A un año de su partida la herencia de Chávez aparece dotada de una envidiable vitalidad: el chavismo sigue siendo invencible en las urnas -ganó 18 de las 19 elecciones convocadas durante su mandato- y en la Patria Grande los procesos de unidad e integración que con tanto fervor y clarividencia promoviera el gran patriota latinoamericano siguen su curso, avanzando pese a todos los obstáculos que se erigen en su contra. De ahí la intensificación de la contraofensiva reaccionaria que concibe a la lucha de clases como una guerra sin cuartel y sin límites morales o jurídicos de ningún tipo. El objetivo inmediato, acuciante debido al deterioro de la posición de Estados Unidos en el gran tablero de la geopolítica internacional, es apoderarse de Venezuela y su petróleo, con la complicidad de las clases y sectores sociales que usufructuaron del despojo de la renta petrolera practicado por las grandes transnacionales durante casi todo el siglo veinte. Gente que jamás le perdonará a Chávez y al chavismo haber devuelto esa riqueza al pueblo venezolano, y que por eso salen a destruir el orden constitucional. Esa es la naturaleza profunda de su reclamo «democrático»: el petróleo para Estados Unidos y el gobierno y todo el aparato estatal para las viejas clases dominantes y sus representantes políticos que perfeccionaron el saqueo durante la Cuarta República.

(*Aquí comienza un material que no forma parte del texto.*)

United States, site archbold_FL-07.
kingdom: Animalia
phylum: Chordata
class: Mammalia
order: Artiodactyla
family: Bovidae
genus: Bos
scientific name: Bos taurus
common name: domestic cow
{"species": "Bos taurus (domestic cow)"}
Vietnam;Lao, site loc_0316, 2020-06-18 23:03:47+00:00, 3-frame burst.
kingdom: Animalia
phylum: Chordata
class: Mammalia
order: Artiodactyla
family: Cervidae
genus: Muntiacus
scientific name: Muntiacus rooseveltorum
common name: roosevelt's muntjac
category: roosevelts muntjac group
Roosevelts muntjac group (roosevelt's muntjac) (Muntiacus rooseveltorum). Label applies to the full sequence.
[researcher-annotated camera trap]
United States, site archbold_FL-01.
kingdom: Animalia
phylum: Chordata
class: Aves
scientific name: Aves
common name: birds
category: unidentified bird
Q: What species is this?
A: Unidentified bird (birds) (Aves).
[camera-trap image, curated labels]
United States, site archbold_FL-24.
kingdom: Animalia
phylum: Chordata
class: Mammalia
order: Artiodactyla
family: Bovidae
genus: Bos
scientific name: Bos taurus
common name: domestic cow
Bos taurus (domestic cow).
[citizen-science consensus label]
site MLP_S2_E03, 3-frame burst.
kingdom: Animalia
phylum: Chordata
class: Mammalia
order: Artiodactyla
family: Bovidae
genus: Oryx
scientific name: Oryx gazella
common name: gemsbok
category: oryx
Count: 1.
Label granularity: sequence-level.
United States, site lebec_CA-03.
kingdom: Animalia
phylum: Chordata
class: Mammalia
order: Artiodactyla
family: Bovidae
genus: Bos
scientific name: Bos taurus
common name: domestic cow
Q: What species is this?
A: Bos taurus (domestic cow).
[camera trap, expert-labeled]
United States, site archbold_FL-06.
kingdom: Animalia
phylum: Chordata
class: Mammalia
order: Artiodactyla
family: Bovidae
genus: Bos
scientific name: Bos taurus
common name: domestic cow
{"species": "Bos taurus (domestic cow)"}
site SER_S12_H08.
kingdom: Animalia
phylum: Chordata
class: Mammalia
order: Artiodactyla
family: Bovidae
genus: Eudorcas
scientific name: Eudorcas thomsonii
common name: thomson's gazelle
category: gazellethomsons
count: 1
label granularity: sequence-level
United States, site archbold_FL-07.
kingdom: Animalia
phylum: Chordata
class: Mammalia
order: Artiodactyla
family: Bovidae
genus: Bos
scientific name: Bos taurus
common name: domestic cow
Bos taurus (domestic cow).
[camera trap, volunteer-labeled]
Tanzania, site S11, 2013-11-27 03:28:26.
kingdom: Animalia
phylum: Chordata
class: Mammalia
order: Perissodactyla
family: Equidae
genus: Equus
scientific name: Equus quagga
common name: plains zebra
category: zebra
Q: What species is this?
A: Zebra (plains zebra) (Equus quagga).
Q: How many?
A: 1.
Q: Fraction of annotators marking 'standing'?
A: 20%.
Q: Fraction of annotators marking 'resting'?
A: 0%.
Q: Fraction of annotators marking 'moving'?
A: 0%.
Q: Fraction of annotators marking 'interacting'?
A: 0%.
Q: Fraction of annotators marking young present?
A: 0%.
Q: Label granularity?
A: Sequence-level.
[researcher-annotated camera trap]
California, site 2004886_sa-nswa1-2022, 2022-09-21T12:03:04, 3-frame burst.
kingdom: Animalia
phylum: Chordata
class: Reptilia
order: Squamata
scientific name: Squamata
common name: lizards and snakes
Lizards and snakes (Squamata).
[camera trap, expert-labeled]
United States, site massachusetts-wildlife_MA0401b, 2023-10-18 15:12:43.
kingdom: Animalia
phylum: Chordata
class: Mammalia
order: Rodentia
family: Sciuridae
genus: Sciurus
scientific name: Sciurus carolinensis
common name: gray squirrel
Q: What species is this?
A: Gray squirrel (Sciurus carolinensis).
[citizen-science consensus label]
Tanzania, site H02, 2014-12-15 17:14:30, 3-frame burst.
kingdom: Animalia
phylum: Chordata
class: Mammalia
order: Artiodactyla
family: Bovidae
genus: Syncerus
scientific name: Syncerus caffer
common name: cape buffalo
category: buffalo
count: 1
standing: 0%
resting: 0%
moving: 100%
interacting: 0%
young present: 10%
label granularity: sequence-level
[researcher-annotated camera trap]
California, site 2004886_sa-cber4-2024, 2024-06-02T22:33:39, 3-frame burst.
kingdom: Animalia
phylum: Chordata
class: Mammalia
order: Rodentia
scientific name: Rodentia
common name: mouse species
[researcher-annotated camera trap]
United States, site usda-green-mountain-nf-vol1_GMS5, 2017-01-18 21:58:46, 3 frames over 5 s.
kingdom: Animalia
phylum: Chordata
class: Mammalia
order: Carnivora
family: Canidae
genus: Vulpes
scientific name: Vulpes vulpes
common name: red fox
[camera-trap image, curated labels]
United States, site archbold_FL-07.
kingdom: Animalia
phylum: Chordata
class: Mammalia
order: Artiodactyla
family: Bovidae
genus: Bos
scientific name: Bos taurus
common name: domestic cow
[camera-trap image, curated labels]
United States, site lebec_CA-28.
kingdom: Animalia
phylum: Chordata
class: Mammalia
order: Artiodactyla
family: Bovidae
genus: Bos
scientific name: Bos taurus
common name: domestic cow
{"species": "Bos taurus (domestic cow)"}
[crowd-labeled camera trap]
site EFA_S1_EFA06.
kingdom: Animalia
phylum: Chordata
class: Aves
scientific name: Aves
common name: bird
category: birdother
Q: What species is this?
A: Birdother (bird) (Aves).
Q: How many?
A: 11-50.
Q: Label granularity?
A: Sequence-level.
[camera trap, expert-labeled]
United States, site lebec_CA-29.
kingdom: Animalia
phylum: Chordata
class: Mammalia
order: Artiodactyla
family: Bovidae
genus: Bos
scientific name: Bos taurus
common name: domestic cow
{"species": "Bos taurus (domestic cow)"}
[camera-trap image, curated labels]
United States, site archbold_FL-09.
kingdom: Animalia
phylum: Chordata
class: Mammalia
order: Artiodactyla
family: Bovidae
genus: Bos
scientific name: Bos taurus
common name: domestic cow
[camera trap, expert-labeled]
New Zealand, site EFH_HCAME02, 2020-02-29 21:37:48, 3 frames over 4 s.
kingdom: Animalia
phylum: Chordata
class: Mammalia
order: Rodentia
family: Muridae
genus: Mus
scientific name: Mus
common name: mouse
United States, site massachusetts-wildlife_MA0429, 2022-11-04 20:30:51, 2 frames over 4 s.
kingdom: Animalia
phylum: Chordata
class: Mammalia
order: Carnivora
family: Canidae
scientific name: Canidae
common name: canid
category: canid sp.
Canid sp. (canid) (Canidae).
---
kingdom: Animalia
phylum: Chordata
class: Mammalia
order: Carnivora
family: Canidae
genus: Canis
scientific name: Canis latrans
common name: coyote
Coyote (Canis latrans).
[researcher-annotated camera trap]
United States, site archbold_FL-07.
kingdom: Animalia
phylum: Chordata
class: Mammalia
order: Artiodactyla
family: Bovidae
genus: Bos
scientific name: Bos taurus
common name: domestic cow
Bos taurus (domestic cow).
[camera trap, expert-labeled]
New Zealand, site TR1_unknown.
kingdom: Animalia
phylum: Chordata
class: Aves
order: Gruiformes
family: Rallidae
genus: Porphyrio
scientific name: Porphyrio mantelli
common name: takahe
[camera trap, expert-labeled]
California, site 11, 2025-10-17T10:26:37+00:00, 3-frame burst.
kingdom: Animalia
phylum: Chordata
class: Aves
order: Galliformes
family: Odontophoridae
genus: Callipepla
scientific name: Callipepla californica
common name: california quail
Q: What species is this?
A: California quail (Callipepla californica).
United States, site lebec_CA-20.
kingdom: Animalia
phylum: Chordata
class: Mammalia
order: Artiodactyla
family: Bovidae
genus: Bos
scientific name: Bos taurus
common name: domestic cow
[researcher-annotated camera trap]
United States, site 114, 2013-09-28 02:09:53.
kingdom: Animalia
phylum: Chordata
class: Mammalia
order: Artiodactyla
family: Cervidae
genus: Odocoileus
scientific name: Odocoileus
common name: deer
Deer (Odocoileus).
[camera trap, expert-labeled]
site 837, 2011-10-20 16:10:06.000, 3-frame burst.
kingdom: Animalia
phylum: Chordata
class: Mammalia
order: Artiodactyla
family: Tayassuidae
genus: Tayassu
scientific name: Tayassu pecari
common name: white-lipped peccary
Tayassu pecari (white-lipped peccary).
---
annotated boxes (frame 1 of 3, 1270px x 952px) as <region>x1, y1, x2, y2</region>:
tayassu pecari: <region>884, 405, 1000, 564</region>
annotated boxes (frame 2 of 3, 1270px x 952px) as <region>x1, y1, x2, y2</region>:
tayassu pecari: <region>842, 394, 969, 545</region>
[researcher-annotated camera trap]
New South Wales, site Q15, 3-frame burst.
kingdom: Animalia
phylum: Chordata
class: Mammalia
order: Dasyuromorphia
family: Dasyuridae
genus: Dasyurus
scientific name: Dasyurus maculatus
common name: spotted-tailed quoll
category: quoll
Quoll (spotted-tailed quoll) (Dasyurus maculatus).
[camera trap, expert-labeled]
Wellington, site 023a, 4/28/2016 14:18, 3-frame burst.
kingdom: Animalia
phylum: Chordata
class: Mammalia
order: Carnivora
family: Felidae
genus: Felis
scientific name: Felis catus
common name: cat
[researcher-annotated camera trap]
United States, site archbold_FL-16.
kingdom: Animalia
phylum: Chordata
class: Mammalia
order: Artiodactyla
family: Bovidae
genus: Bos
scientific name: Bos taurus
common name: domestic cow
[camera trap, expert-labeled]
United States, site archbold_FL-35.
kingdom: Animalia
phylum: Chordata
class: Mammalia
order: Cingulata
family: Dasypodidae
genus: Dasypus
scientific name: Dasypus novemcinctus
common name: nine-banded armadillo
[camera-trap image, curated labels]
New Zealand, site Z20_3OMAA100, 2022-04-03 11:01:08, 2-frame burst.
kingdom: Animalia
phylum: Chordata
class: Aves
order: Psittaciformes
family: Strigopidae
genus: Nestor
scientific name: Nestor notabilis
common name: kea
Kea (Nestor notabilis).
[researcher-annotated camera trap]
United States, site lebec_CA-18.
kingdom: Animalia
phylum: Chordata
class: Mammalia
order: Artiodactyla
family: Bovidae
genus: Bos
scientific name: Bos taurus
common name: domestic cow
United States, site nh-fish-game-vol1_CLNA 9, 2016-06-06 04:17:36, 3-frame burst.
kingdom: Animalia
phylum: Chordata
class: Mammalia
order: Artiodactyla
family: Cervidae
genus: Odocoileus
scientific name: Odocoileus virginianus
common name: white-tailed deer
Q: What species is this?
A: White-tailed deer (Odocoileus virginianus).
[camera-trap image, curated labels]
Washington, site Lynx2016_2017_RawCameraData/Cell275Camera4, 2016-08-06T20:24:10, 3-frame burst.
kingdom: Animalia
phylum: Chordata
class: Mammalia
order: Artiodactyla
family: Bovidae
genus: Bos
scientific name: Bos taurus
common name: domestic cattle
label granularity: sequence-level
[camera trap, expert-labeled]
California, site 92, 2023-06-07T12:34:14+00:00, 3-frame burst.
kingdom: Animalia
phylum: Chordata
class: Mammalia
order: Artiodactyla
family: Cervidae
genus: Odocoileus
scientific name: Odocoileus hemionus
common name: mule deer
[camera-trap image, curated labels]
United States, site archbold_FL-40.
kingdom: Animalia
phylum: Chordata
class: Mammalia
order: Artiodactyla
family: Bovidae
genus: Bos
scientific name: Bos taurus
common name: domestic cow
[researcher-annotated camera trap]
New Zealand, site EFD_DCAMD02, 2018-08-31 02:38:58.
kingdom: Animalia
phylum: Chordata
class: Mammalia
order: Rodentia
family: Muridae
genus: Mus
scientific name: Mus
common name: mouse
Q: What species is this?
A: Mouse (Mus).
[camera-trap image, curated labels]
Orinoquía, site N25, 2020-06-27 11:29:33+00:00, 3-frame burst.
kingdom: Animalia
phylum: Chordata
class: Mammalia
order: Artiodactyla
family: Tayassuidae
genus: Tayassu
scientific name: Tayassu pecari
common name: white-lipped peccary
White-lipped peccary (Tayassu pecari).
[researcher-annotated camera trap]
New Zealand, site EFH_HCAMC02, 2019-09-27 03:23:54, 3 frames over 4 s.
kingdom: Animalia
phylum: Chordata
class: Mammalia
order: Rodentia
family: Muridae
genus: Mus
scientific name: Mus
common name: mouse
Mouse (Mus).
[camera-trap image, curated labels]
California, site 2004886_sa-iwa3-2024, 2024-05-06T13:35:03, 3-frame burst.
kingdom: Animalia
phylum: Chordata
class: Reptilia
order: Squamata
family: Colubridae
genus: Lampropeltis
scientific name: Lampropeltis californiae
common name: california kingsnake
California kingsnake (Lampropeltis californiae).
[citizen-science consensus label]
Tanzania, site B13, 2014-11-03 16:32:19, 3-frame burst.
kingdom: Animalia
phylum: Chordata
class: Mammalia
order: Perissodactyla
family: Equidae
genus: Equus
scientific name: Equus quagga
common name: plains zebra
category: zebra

El imperio se monta sobre esta retrógrada ambición para tratar de hacer en Venezuela lo que hizo en Irak, en Libia, en Afganistán y ahora pretende hacerlo en Siria y Ucrania. En todos los casos, en nombre de la democracia, los derechos humanos y la libertad, proclamas bellísimas pero que en boca de sus mayores transgresores se convierten en una pócima venenosa que los pueblos de Nuestra América no están dispuestos a ingerir y la razón es bien simple: pasó un año de su muerte pero Chávez está demasiado vivo en la conciencia de nuestros pueblos como para que estos decidan encadenarse nuevamente al yugo de sus explotadores.